» INPUT DATA:
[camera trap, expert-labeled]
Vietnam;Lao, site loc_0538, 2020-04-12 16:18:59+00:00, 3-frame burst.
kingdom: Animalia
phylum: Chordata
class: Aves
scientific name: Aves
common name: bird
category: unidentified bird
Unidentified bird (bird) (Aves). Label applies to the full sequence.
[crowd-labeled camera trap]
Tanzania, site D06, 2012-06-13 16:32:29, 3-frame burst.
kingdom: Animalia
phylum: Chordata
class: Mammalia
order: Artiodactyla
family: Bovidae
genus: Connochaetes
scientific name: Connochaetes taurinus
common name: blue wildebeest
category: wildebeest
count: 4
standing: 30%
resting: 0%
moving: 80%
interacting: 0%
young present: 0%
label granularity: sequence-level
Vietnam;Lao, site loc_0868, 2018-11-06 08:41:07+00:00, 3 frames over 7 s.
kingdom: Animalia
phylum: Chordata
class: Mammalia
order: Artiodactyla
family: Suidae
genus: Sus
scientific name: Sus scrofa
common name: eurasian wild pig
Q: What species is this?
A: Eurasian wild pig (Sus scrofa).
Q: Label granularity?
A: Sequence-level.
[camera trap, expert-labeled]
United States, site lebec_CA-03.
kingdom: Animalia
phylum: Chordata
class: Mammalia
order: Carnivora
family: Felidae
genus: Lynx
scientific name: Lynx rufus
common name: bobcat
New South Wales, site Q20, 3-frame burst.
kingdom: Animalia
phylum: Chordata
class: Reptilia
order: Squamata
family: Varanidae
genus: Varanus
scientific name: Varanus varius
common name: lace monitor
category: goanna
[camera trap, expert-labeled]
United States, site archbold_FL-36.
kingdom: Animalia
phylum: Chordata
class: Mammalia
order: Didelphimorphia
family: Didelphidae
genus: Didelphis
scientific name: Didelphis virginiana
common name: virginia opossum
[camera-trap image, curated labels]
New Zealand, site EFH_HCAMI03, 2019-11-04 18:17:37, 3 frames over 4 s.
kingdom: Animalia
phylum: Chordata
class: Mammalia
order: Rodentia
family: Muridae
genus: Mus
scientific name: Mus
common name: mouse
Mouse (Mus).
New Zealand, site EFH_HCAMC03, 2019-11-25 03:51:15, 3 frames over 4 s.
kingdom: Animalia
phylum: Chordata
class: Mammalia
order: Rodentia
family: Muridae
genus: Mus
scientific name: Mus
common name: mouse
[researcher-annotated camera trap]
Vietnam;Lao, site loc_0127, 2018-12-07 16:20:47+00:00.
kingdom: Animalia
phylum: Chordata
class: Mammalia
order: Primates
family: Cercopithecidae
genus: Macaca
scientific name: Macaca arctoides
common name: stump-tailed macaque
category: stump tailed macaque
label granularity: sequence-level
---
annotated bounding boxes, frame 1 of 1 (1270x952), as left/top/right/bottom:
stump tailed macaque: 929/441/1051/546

» TASK REQUIREMENTS:
Set the entries down again, unchanged and complete.

» EXPECTED ANSWER:
[camera trap, expert-labeled]
Vietnam;Lao, site loc_0538, 2020-04-12 16:18:59+00:00, 3-frame burst.
kingdom: Animalia
phylum: Chordata
class: Aves
scientific name: Aves
common name: bird
category: unidentified bird
Unidentified bird (bird) (Aves). Label applies to the full sequence.
[crowd-labeled camera trap]
Tanzania, site D06, 2012-06-13 16:32:29, 3-frame burst.
kingdom: Animalia
phylum: Chordata
class: Mammalia
order: Artiodactyla
family: Bovidae
genus: Connochaetes
scientific name: Connochaetes taurinus
common name: blue wildebeest
category: wildebeest
count: 4
standing: 30%
resting: 0%
moving: 80%
interacting: 0%
young present: 0%
label granularity: sequence-level
Vietnam;Lao, site loc_0868, 2018-11-06 08:41:07+00:00, 3 frames over 7 s.
kingdom: Animalia
phylum: Chordata
class: Mammalia
order: Artiodactyla
family: Suidae
genus: Sus
scientific name: Sus scrofa
common name: eurasian wild pig
Q: What species is this?
A: Eurasian wild pig (Sus scrofa).
Q: Label granularity?
A: Sequence-level.
[camera trap, expert-labeled]
United States, site lebec_CA-03.
kingdom: Animalia
phylum: Chordata
class: Mammalia
order: Carnivora
family: Felidae
genus: Lynx
scientific name: Lynx rufus
common name: bobcat
New South Wales, site Q20, 3-frame burst.
kingdom: Animalia
phylum: Chordata
class: Reptilia
order: Squamata
family: Varanidae
genus: Varanus
scientific name: Varanus varius
common name: lace monitor
category: goanna
[camera trap, expert-labeled]
United States, site archbold_FL-36.
kingdom: Animalia
phylum: Chordata
class: Mammalia
order: Didelphimorphia
family: Didelphidae
genus: Didelphis
scientific name: Didelphis virginiana
common name: virginia opossum
[camera-trap image, curated labels]
New Zealand, site EFH_HCAMI03, 2019-11-04 18:17:37, 3 frames over 4 s.
kingdom: Animalia
phylum: Chordata
class: Mammalia
order: Rodentia
family: Muridae
genus: Mus
scientific name: Mus
common name: mouse
Mouse (Mus).
New Zealand, site EFH_HCAMC03, 2019-11-25 03:51:15, 3 frames over 4 s.
kingdom: Animalia
phylum: Chordata
class: Mammalia
order: Rodentia
family: Muridae
genus: Mus
scientific name: Mus
common name: mouse
[researcher-annotated camera trap]
Vietnam;Lao, site loc_0127, 2018-12-07 16:20:47+00:00.
kingdom: Animalia
phylum: Chordata
class: Mammalia
order: Primates
family: Cercopithecidae
genus: Macaca
scientific name: Macaca arctoides
common name: stump-tailed macaque
category: stump tailed macaque
label granularity: sequence-level
---
annotated bounding boxes, frame 1 of 1 (1270x952), as left/top/right/bottom:
stump tailed macaque: 929/441/1051/546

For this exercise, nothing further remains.